Das war meine zweite Sprachlosigkeit

“Deutsch statt ’Nix versteh’n.” Das war ein Wahlthema von FPÖ. Alle Ausländer, die hier leben wollen, sollen natürlich Deutsch lernen. Aber für diese Partei ist das nicht genug. Die Politiker, die diese Partei leiten glauben so: Die multikulturelle Gesellschaft ist eine Illusion! Und sie meinen, in jeder Gesellschaft gibt es eine “Leitkultur”.

In Österreich lebende Ausländer müssen nicht nur Deutsch lernen, sondern die “Leitkultur” von dieser Gesellschaft anerkennen. Diese PolitikerInnen wollen nötigenfalls auch mit Druck auf die in Österreich lebenden Ausländer deren ‘Integration’ verbessern. Wer diese Leitkultur ablehnt, für den ist in diesem Land kein Platz.

Diese Debatte ist für mich wie ein schlechter und zu oft wiederholter Film. Das war schon meine zweite Sprachlosigkeit. Wie das? Seit meiner Aufnahme in das öffentliche Schulwesen, dem Beginn meiner Pflichtschulzeit, war ich sieben Jahre gezwungen, meine Muttersprache -heißt Zazaki/Kirmanci- beiseite zu legen. Wie man schon weiß, alle  Kinder sollen und wollen ihre Muttersprache. Aber leider, in meiner ganzen Schullaufbahn -von der Volksschule bis zur Uni-  war meine Muttersprache verboten. Ich ging in die Schule wie ein sprachloser Mensch.

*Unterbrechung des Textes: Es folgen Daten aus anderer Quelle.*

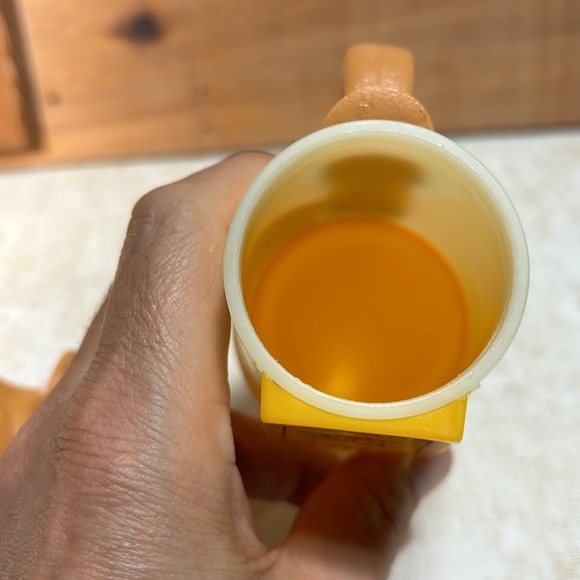 1970's Plastic Whirley Cow Creamer - Colorado Centennial State U.S.A. - Picture 7 of 12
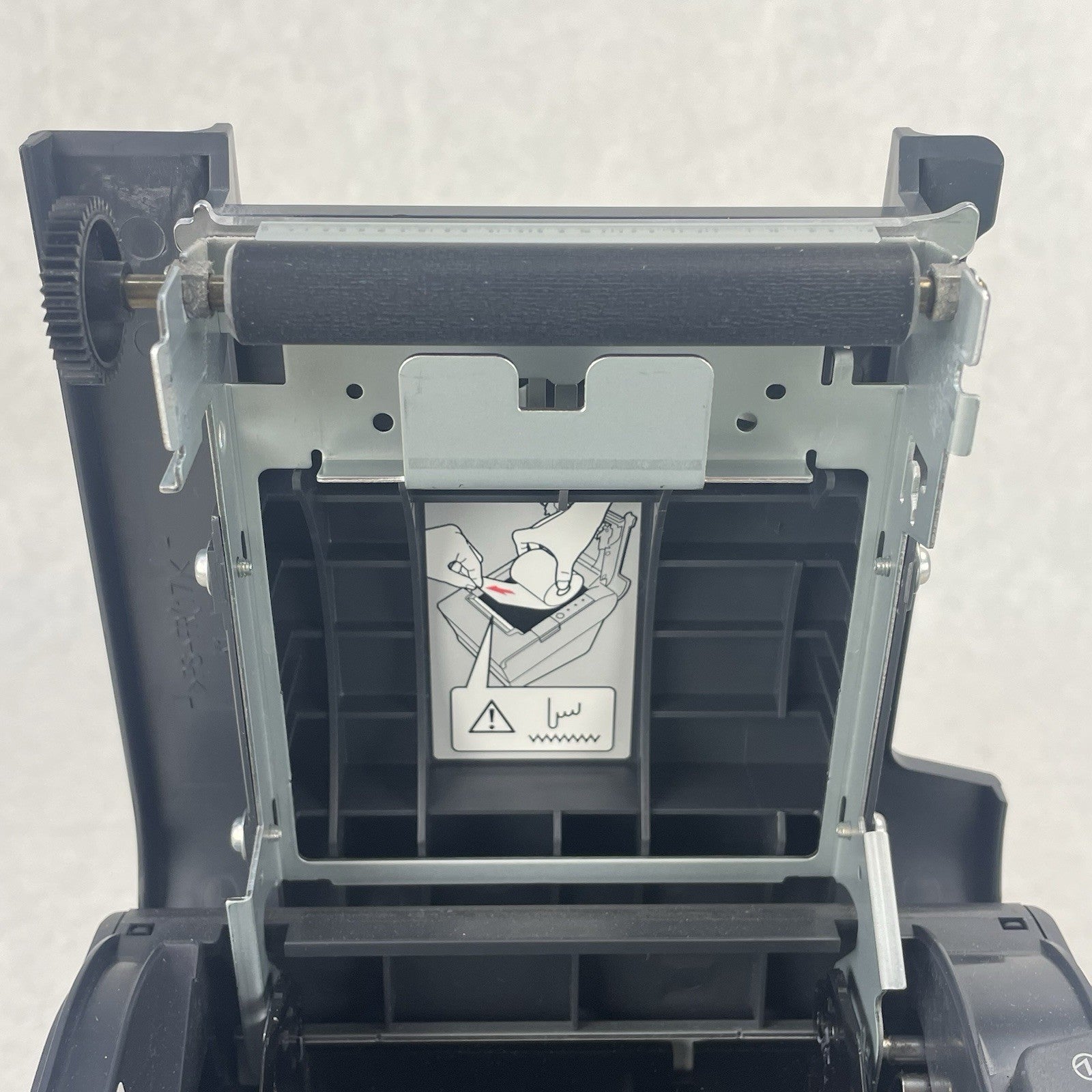 Epson TM-T88V M244A Thermal POS Printer Receipt Tested3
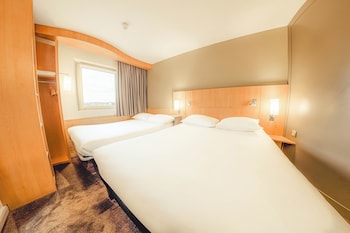 Family Room, 1 Double Bed with Sofa bed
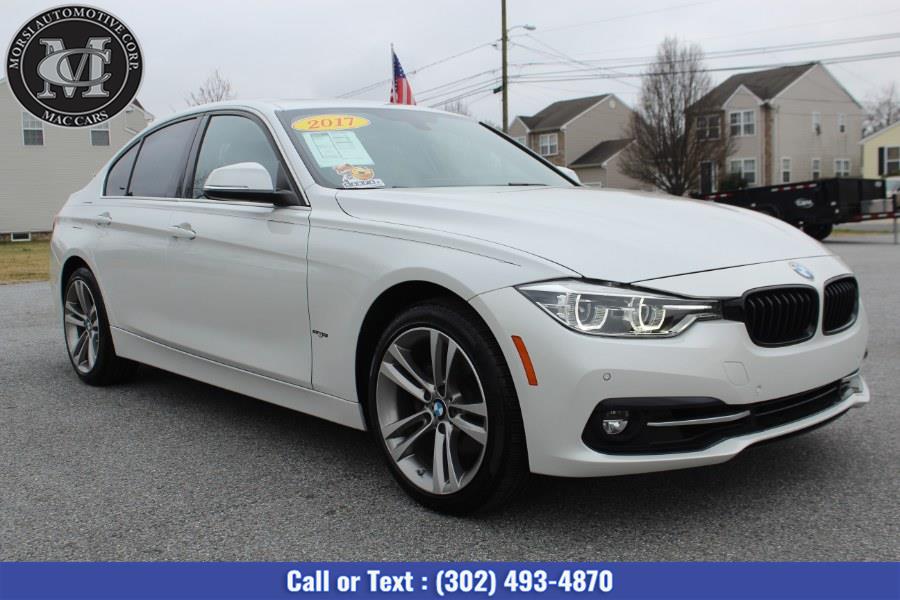 Used BMW 3 Series 330i xDrive Sedan 2017 | Morsi Automotive Corp. New Castle, Delaware Used BMW 3 Series 330i xDrive Sedan 2017 | Morsi Automotive Corp. New Castle, Delaware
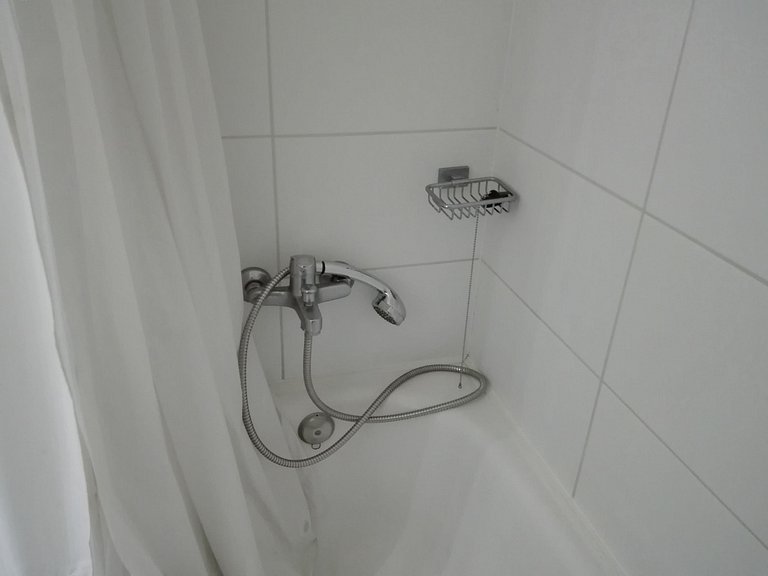 Depto dos ambientes cama matrimonial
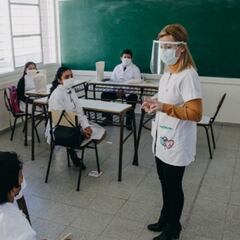 Clases presenciales en Buenos Aires: cuándo vuelven, medidas y protocolos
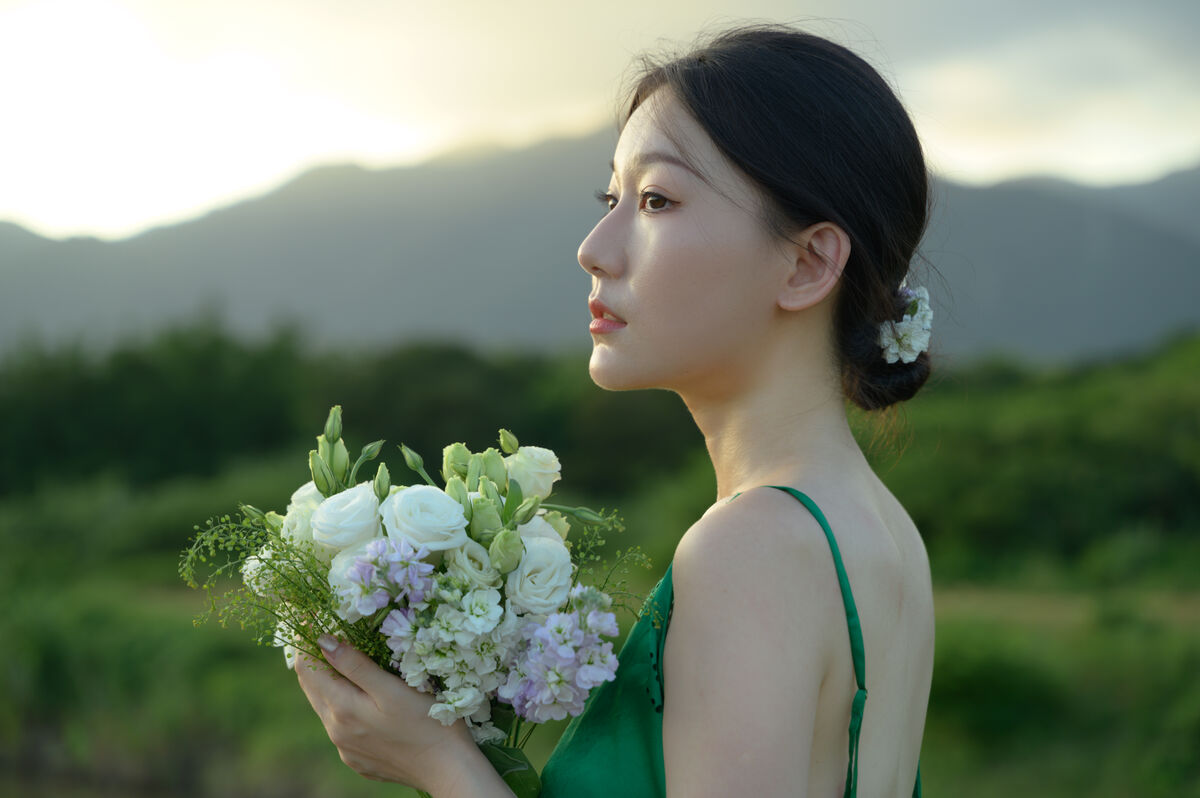 YiTuYu艺图语 Vol.10411 Xiao Yue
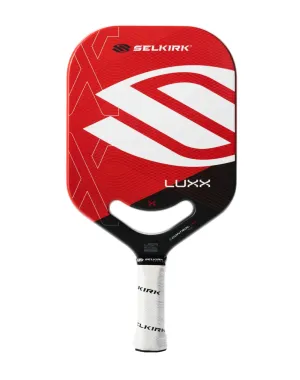 LUXX Control Air S2 Pickleball Paddle - Red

Die Debatte über eine Leitkultur oder Leitnation wird in der Türkei schon länger (ca. 100 Jahren) geführt. Darum habe ich vor 22 Jahren mein Land -die Türkei- verlassen müssen.

Mein Ziel war es immer als Journalist und Autor tätig zu sein. In Istanbul hatte ich zwölf Jahre lang (von 1986 bis 1998) als Journalist gearbeitet. Außerdem hatte ich in dieser Zeit sechs Bücher geschrieben und herausgegeben: Drei Romane, zwei Tatsachenberichte und ein Gedichtband.

Dann war ich in Österreich ein Asylant und Heimatloser. Plötzlich war ich hier sprachlos! Man spricht hier eine ganz andere Sprache. Das ist für mich eine sehr schlechte Situation. Manchmal verliere ich mich. Und manchmal fühle ich mich als ein ganz unglücklicher Mensch der Völkerwanderung. Weil das Schreiben war für mich gleichbedeutend mit dem Leben. Ohne Schreiben war ich, wie eine falsch eingestellte Uhr.

Als ich in dieses Land kam, war ich wieder sprachlos und das war meine zweite Sprachlosigkeit. Früher dachte ich so: Ich werde vielleicht als ein Heimatloser sterben!

“Jetzt habe ich schon eine neue oder zweite Heimat”, sage ich. Und ich will nie wieder sprachlos werden. Nie! Heute schreibe ich in Österreich auch weiter. Mein erstes Buch auf Deutsch war ein Gedichtband und es kam im 2009 heraus. Darin befindet sich die Sammlung aller in Österreich verfassten Gedichte. Das neueste und dritte Buch auf Deutsch ist ein Roman. Es kam 2018 heraus.

In letzten zehn Jahren schreibe ich nicht nur in türkischer Sprache und alle meine Bücher wurden nicht nur in der Türkei herausgegeben. Ich bin seit zwölf Jahren österreichischer Staatsbürger und dreisprachiger Schriftsteller.